Furthermore, the adventures Spongebob and his friends went on were not typical either.  They were really odd and strange.

In one episode, Squidward manages to convince his neighbors that he’s a ghost and they have to serve him for all eternity.  In another episode, Spongebob and Patrick are trying to reform a supervillain.  In another episode, Mr.

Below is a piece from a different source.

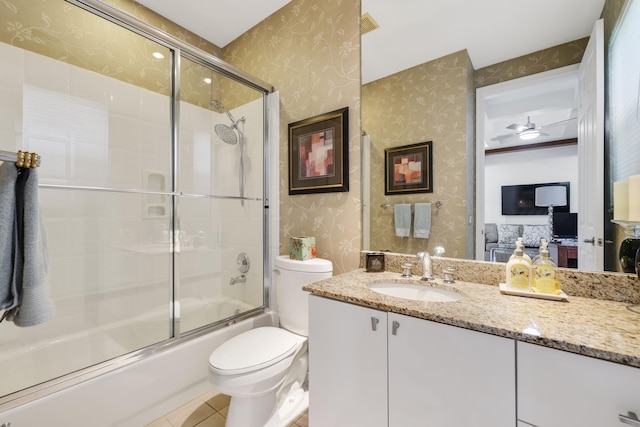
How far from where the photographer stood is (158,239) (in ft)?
6.34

Krabs is convinced that a board game’s treasure map is real and ropes Spongebob and Patrick into going on a quest with him.

You get the picture.  These were not normal adventures.  They were bizarre.  They were different.  Sometimes, they were unbelievably dark, like that one episode where Spongebob and his boss think they wrongly killed a health inspector and try to hide his body from the police.  These adventures were so remarkably odd that it was impossible not to get sucked into them.  Whenever a new episode premiered, we didn’t know what the result would be since these were such atypical stories.  Then even when we did, we enjoyed rewatching them just because the ride was so much fun.

Third, Spongebob worked for its odd sense of humor.

The humor of the show’s earliest seasons was weird to say the least.  The jokes were random and all over the place.  There were visual gags, cutaways, situational irony, dark humor, and witty dialogue that ran the gamut from high bar to low bar.  It was odd.  It was stupid.  It was just out there enough to get a laugh out of us no matter how many times we watched it.  It always made us happy, which brings me to my last point.

Fourth and finally, Spongebob had a relentless optimism that kept us coming back.

The world Spongebob lives in is cynical and full of danger, much like our own.  It was never overbearingly so in the earlier seasons, like the later seasons, but it was obvious that Spongebob was considered a naïve weirdo by his own community’s standards even if he was generally well-liked.  As such, his life was not easy.

Spongebob was picked on.  He was taken advantage of.  He was sometimes far too nice and it came back to bite him.  He made mistakes that hurt his friends and would have to make things right.  Sometimes, Spongebob was too naïve to notice when he was being looked down on, but when he figured it out, he would get upset or he would work harder to prove himself so he would be taken seriously.  Other times, his friends would have problems he didn’t really know how to solve but kept working harder until he found a solution.  Sometimes, he could be just plain stupid.  Sometimes, he could be pushed way too hard and snap.  Spongebob was identifiably insecure and imperfect, but he was still admirable because of his optimism that kept him and us going.

Spongebob was not always treated well, but no matter how many times he was hurt, he never let it stop him from being kind to people.  His kindness often moved people into being kind themselves, even people as grouchy and mean-spirited as Squidward.  No matter how rough life got for him, Spongebob kept going.  Even when he made mistakes, Spongebob never gave up.  He was a person that kids and adults could and still look up to and identify with.  That is why Spongebob remains an inspiration to generations of kids, despite Nickelodeon’s best efforts.

That is the legacy that Stephen Hillenburg leaves behind, and for that, we thank you.  May you rest in peace.